There’s a scene near the end of Olivia Wilde’s new film, Don’t Worry Darling, in which Olivia—a triple threat here, acting, directing, and producing—delivers a line that opened up a whole other dimension of the movie’s plot and also quietly tore at my heart. I was still thinking about it days later, when I read the first draft of Julie Miller’s excellent interview and recognized, in Olivia’s passion and candor, her ability to both see the big picture and to land on the exact words to convey a specific moment, a specific emotion or experience. Olivia appears in all her guises in Emma Summerton’s evocative photographs—playful, pensive, assured, seductive—inhabiting a range that, as a rising director, she is helping make possible for other actors too. We’re lucky to live in a time when more women in Hollywood are taking risks as visionaries behind the camera—even if it’s still rare enough to feel that by doing so they’re breaking the mold.
LeBron James has been breaking the mold for two decades in the NBA—and it might not be a coincidence that the year before he began his legendary basketball career, he met Savannah Brinson, who has been by his side ever since. It’s a joy to experience this couple holding court at their home in Gillian Laub’s exuberant photographs, surrounded by their three children, their parents, and a whole lot of love (and basketball). The group-portrait shoot is a first for the James family, and one that they embraced out of pride for what they represent (happiness, achievement, the quintessentially American ability to kick back in a swimming pool), as well as out of the desire any parent has to capture particularly poignant moments of transition. In this case, their oldest son, Bronny, a high school senior, is on the verge of starting his own career in the NBA. It would seem, given Bronny’s, Bryce’s, and Zhuri’s abundant talent and charisma, that the next-gen Jameses will light up the cultural firmament on their own terms, thanks in no small part to lessons learned from their parents.

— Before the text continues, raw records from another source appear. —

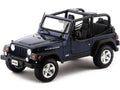 Jeep Wrangler Rubicon Deep Blue 1/18 Diecast Model Car by Maisto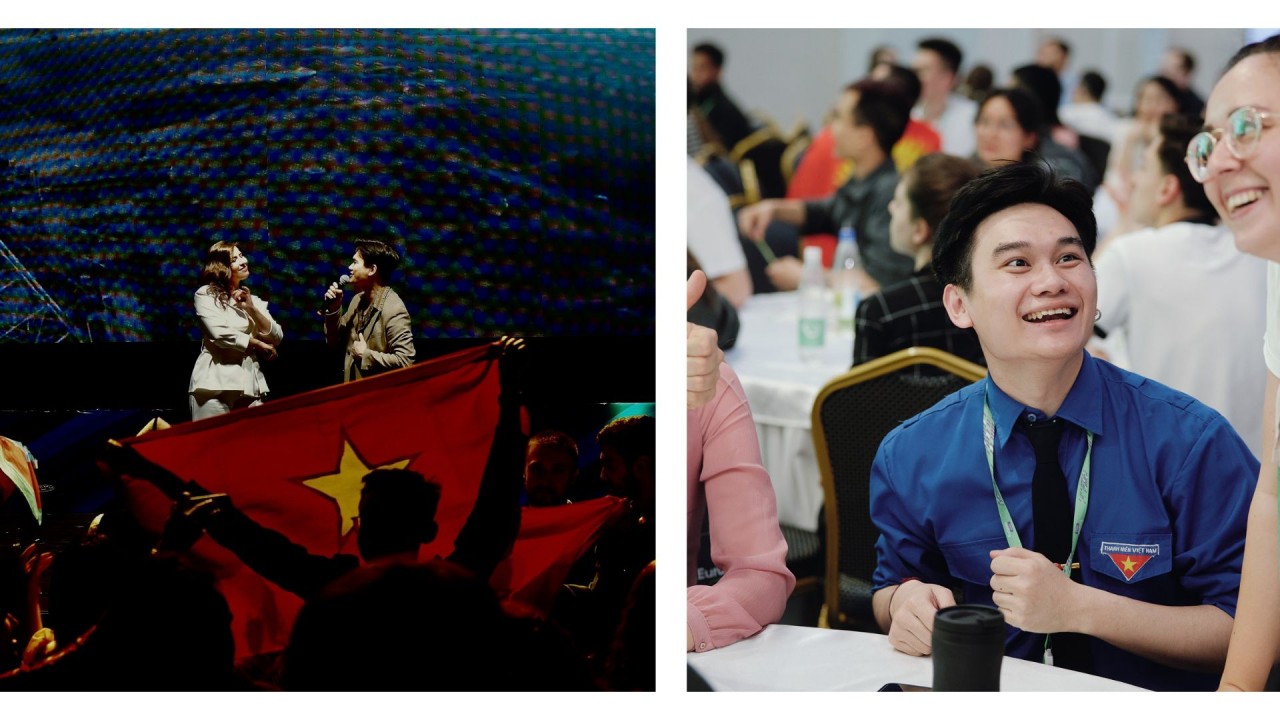 "Cultural Ambassadors": "Captivate" International Friends with Vietnamese Traditions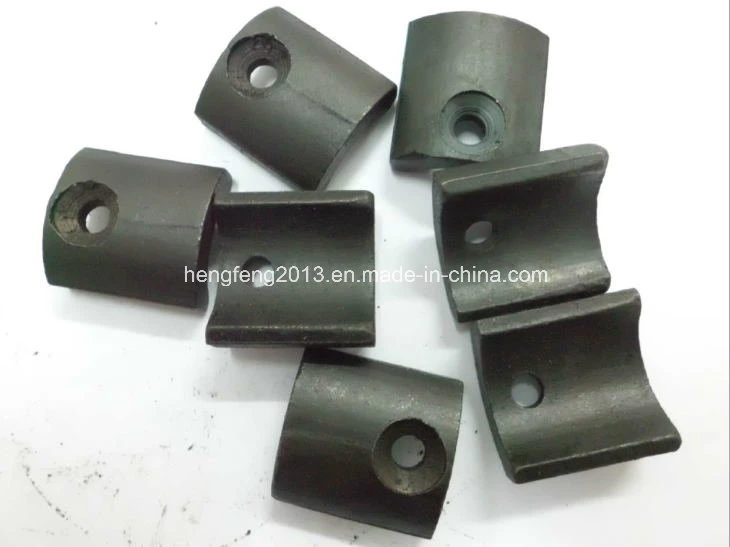 Induction Block Made of Powder Metallurgy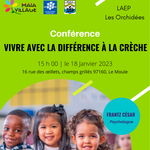 "Vivre avec la différence à la crèche"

As the war in Ukraine enters its eighth month, we are proud to publish Janine di Giovanni’s first-person account of her efforts, in conjunction with Ukrainian journalists, researchers, documentarians, and her fellow human rights activists, to document evidence of war crimes in real time. Janine has reported (often for V.F.) from other war zones, has borne witness to horrific genocides in Srebrenica, Rwanda, and Iraq, but she notes that in the past, to her dismay, her journalism didn’t always hold up as evidence in international court. “For a lifetime,” she writes, “I had been studying human nature during wartime, but I did not know how the legal system could be used to stop wars or bring justice.” She took it upon herself to learn, and the Reckoning Project now under way in Ukraine reflects her resolve to create a different outcome this time—groundwork not just for peace but also for criminal accountability and eventual reconciliation.